Rate limiting is one of those things every senior engineer knows they need, but far too many teams bolt on at the last minute — usually right after their first DDoS incident or surprise AWS bill. In this tutorial, I'll walk you through building a robust, sliding-window rate limiter from scratch using Node.js and Redis, the same pattern used in production at scale.
By the end, you'll have a reusable Express middleware that enforces per-user, per-route limits with graceful degradation when Redis is unavailable.
What We're Building
- A sliding window rate limiter (more accurate than fixed-window)

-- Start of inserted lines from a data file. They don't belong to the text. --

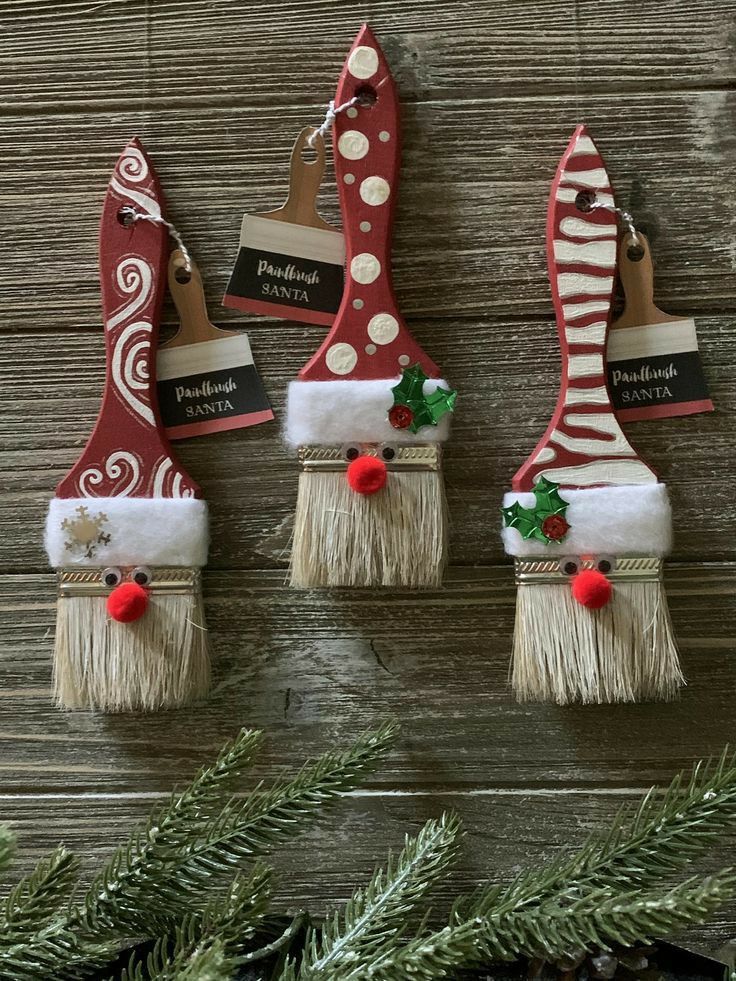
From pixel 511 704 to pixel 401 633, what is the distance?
0.35 feet

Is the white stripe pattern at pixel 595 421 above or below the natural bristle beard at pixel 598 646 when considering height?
above

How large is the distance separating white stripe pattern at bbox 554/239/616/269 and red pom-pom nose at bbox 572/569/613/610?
0.24 m

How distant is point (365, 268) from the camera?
68 centimetres

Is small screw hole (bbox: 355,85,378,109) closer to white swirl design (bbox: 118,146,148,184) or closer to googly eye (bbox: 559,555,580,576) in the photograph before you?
white swirl design (bbox: 118,146,148,184)

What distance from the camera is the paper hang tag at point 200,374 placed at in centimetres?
70

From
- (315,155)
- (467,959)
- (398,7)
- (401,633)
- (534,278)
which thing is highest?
(398,7)

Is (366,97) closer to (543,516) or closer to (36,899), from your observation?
(543,516)

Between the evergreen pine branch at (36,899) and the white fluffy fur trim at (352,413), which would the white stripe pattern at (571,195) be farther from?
the evergreen pine branch at (36,899)

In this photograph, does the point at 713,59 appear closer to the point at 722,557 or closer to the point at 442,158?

- Implemented as Express middleware
- Backed by Redis with an in-memory fallback
- Returns proper 429 responses with
Retry-Afterheaders - Fully typed with TypeScript
Prerequisites
- Node.js 18+
- A running Redis instance (locally via Docker or a managed service)

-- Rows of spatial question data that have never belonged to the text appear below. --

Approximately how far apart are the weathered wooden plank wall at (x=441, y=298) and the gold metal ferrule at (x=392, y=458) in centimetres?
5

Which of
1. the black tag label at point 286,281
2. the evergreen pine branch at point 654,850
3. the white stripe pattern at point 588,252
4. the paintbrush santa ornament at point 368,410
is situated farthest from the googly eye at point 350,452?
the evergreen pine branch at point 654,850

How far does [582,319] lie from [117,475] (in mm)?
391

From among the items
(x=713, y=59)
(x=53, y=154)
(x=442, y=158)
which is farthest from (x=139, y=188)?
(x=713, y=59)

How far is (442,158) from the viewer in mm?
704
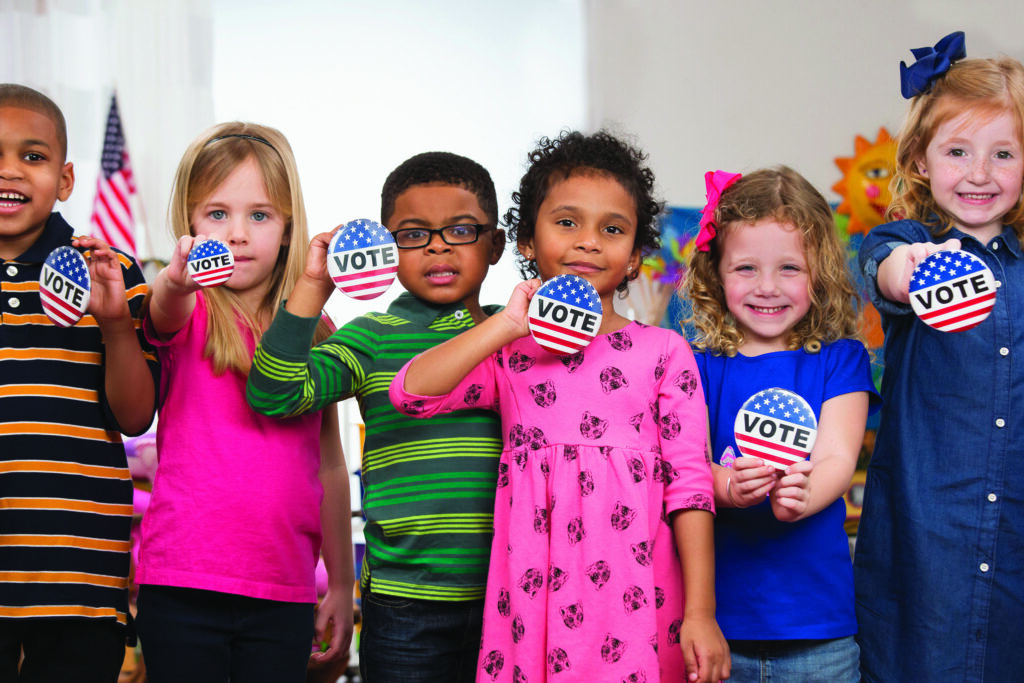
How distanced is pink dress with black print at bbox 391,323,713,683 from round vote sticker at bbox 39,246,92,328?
1.53 feet

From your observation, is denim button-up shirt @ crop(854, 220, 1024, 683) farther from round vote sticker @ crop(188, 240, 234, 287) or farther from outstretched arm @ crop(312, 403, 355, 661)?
round vote sticker @ crop(188, 240, 234, 287)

- Familiarity with Express and async/await
Step 1: Project Setup
mkdir rate-limiter-demo && cd rate-limiter-demo
npm init -y
npm install express redis
npm install -D typescript @types/express @types/node ts-node
npx tsc --init
Update your tsconfig.json to set "target": "ES2020" and "moduleResolution": "node".
Step 2: Spin Up Redis Locally
If you don't have Redis running, the fastest path is Docker:
docker run -d --name redis-limiter -p 6379:6379 redis:7-alpine
Step 3: Create the Redis Client
Create src/redisClient.ts:
import { createClient } from 'redis';
const client = createClient({
url: process.env.REDIS_URL || 'redis://localhost:6379',
});
client.on('error', (err) => {
console.error('[Redis] Connection error:', err.message);
});
export const connectRedis = async () => {
if (!client.isOpen) await client.connect();
};
export default client;
One thing worth emphasizing: we're using an error listener rather than letting uncaught exceptions crash the process. In production, Redis blips happen — you want to log and degrade gracefully, not take down your entire API.

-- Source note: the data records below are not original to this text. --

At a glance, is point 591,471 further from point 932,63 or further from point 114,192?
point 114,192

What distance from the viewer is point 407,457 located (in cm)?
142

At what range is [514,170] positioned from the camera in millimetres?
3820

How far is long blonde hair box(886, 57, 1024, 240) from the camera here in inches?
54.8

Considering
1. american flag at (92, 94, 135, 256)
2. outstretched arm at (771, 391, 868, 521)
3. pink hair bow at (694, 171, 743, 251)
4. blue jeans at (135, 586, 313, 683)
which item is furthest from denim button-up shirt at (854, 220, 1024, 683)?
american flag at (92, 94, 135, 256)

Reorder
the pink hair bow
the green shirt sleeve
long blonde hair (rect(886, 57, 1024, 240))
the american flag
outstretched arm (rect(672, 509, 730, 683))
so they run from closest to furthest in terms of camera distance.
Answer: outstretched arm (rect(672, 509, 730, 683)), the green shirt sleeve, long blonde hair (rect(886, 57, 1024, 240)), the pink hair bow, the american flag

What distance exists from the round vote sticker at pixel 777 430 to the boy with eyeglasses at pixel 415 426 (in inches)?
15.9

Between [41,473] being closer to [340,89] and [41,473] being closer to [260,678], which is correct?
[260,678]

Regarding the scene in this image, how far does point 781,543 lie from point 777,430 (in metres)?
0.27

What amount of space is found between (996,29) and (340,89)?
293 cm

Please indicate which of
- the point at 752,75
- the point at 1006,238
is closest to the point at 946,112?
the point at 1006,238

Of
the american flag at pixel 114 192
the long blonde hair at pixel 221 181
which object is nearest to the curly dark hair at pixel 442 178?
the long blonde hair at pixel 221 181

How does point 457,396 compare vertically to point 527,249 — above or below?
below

Step 4: Implement the Sliding Window Algorithm
The fixed-window approach (e.g., "100 requests per minute, reset at :00") has a well-known edge case: a user can send 100 requests at 12:00:59 and another 100 at 12:01:01, effectively doubling your intended limit in a two-second window.
The sliding window algorithm solves this by tracking the actual timestamps of each request within a rolling time range.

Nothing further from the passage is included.